子どもの声なき声を聴くためには、表情やしぐさから気持ちを読み取ることが大切です。 うれしいとき、悲しいとき、イライラしているとき。 その感情は、必ず子どもの表情に表れます。

園でも、一人ひとりの表情をよく見ることを心がけています。 眉間にしわを寄せていたら「何か心配事があるのかな」、笑顔が消えていたら「悲しい出来事があったのかも」そんな風に表情の変化から子どもの気持ちを想像してみましょう。

「どうしたの?」と言葉をかけると、子どもの本当の気持ちが聞けるかもしれません。 表情を見る習慣が、声なき声を聴くコツなのです。

2. 子どもの目線に立って考える

「なぜこんな行動をするのかな」と悩んだら、子どもの目線に立って考えてみましょう。 子どもなりの理由があるはずです。

嫌なことから逃げ出したい、認めてほしくてわざとやっている、甘えたい気持ちが抑えられない。 そんな子どもの心の声に、想像力を働かせてみましょう。

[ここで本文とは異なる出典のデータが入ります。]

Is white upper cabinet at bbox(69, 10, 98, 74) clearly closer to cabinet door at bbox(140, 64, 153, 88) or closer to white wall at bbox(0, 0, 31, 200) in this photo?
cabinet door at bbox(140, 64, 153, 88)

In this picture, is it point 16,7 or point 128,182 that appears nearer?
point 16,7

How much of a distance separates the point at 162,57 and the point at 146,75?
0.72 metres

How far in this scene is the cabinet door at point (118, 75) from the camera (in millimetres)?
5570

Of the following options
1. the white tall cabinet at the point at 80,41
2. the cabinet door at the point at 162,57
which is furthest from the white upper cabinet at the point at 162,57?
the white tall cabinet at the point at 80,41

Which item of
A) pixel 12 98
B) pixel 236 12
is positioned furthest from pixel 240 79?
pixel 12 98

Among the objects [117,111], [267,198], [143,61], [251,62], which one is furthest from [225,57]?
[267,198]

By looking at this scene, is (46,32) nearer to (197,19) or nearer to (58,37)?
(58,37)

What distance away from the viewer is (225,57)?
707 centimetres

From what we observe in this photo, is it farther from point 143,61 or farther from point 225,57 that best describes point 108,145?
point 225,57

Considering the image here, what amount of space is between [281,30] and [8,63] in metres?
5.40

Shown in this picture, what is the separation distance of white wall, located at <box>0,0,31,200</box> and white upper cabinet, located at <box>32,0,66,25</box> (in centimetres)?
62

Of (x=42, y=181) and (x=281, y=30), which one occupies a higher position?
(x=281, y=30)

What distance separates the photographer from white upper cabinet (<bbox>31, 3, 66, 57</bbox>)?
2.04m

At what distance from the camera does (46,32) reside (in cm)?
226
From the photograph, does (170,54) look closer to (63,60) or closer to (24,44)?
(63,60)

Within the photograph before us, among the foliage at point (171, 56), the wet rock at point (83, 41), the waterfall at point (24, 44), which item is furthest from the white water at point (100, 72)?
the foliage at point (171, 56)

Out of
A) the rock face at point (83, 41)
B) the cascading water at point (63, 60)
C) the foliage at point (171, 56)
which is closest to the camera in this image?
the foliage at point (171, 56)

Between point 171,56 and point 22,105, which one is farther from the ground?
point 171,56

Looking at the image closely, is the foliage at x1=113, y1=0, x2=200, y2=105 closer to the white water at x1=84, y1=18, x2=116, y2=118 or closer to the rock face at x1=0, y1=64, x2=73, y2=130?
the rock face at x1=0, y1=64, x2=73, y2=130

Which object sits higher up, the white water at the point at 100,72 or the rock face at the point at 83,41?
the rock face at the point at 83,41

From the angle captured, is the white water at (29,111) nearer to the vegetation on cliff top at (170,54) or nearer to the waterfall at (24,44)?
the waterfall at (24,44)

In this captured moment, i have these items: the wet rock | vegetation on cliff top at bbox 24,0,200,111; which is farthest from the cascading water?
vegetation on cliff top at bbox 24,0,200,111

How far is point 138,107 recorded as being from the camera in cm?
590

園での出来事も、子ども目線で考えることを大切にしています。 「〇〇ちゃんは、どんな気持ちだったのかな」「こんな風に考えているのかもしれない」。 子どもの立場に立って物事を見ることで、声なき声が聞こえてきます。

想像力が、言葉のないコミュニケーションを支える大きな力になってくれるのです。

3. アートや遊びで気持ちを表現させる

言葉で気持ちを伝えるのが苦手な子どもには、アートや遊びで気持ちを表現させるのもおすすめ。 絵を描く、粘土で形を作る、ごっこ遊びをする。 そんな表現活動の中に、子どもの本当の思いが隠れていることがあります。」

園でも、子どもたちの作品や遊びの様子から、心の声を読み取ることを大切にしています。 黒い色ばかりを使っていたら「どこか暗い気持ちなのかな」、ぬいぐるみを強く抱きしめていたら「安心感が欲しいのかも」など、実はアートや遊びは声なき声を言葉にしてくれる大切なツールです。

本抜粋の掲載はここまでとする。